• [TASK TO CARRY OUT]: Copy out the lines from the line with "Laptop Cooler Gigamax" to the line with "Wohnung zum Kauf", putting "cooling stand" in place of "cooling pad" and keeping everything else as it is. Leave the pictures out.

• [INPUT]:

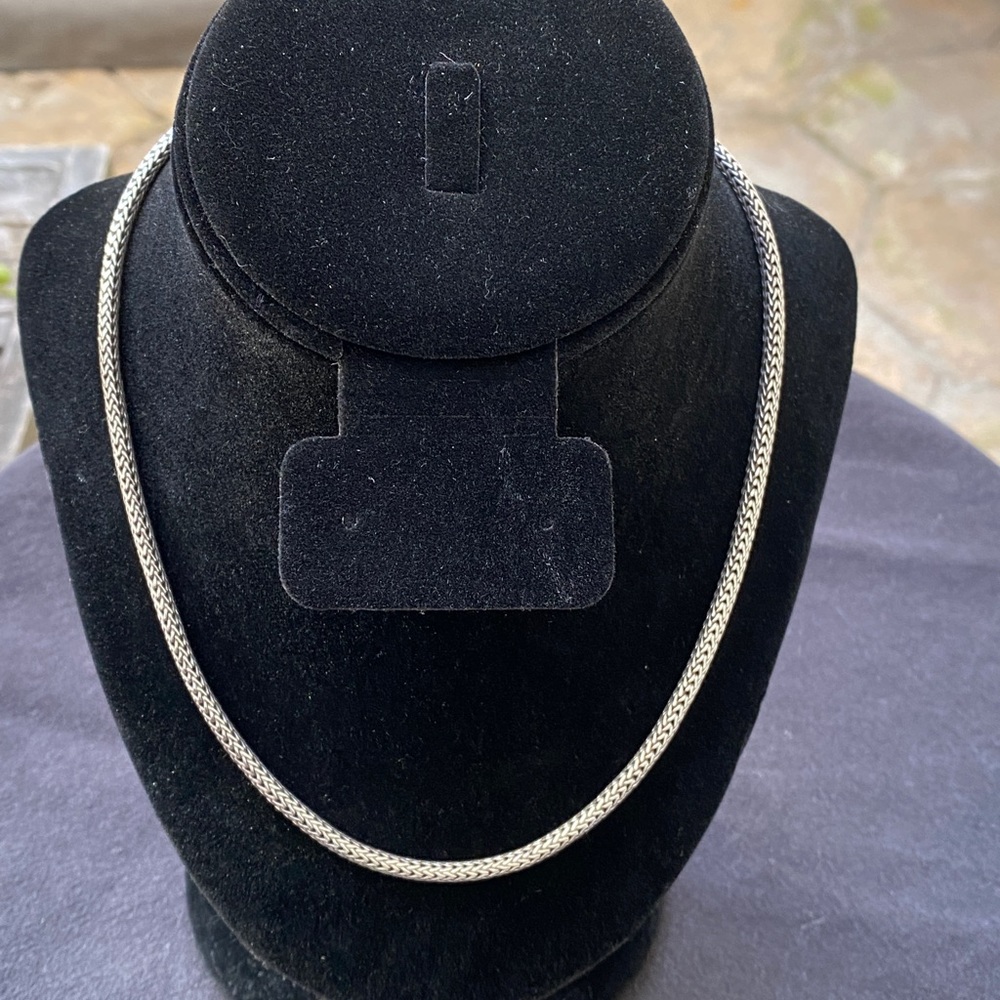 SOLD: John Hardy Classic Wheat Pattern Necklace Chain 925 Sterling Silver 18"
* * *
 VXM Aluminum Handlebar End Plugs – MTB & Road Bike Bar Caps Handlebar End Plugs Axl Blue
---
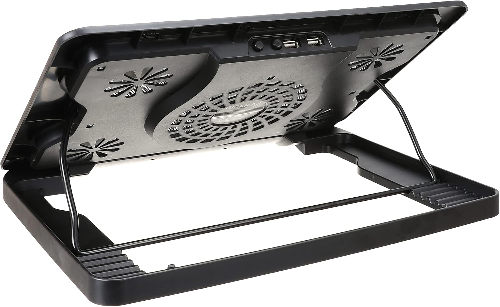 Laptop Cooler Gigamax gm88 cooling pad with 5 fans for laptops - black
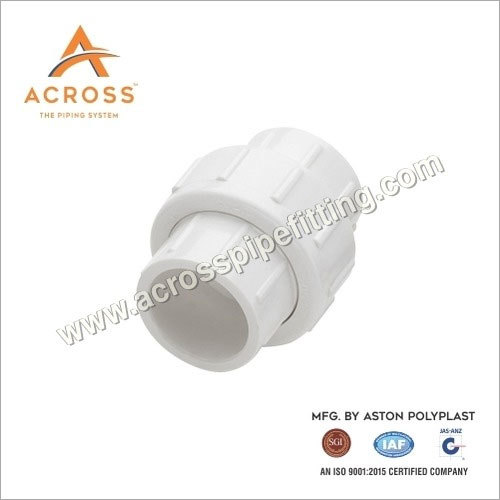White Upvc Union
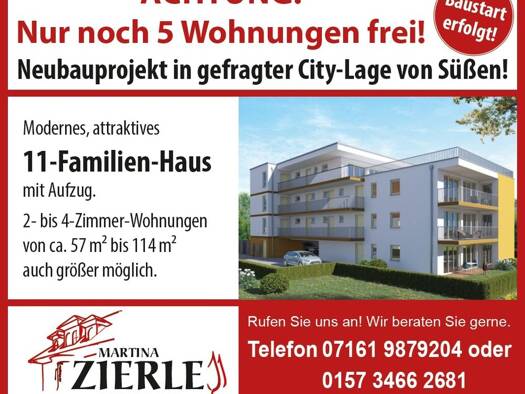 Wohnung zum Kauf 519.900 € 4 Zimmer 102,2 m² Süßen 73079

• [SOLUTION BELOW]:
 Laptop Cooler Gigamax gm88 cooling stand with 5 fans for laptops - black
White Upvc Union
 Wohnung zum Kauf 519.900 € 4 Zimmer 102,2 m² Süßen 73079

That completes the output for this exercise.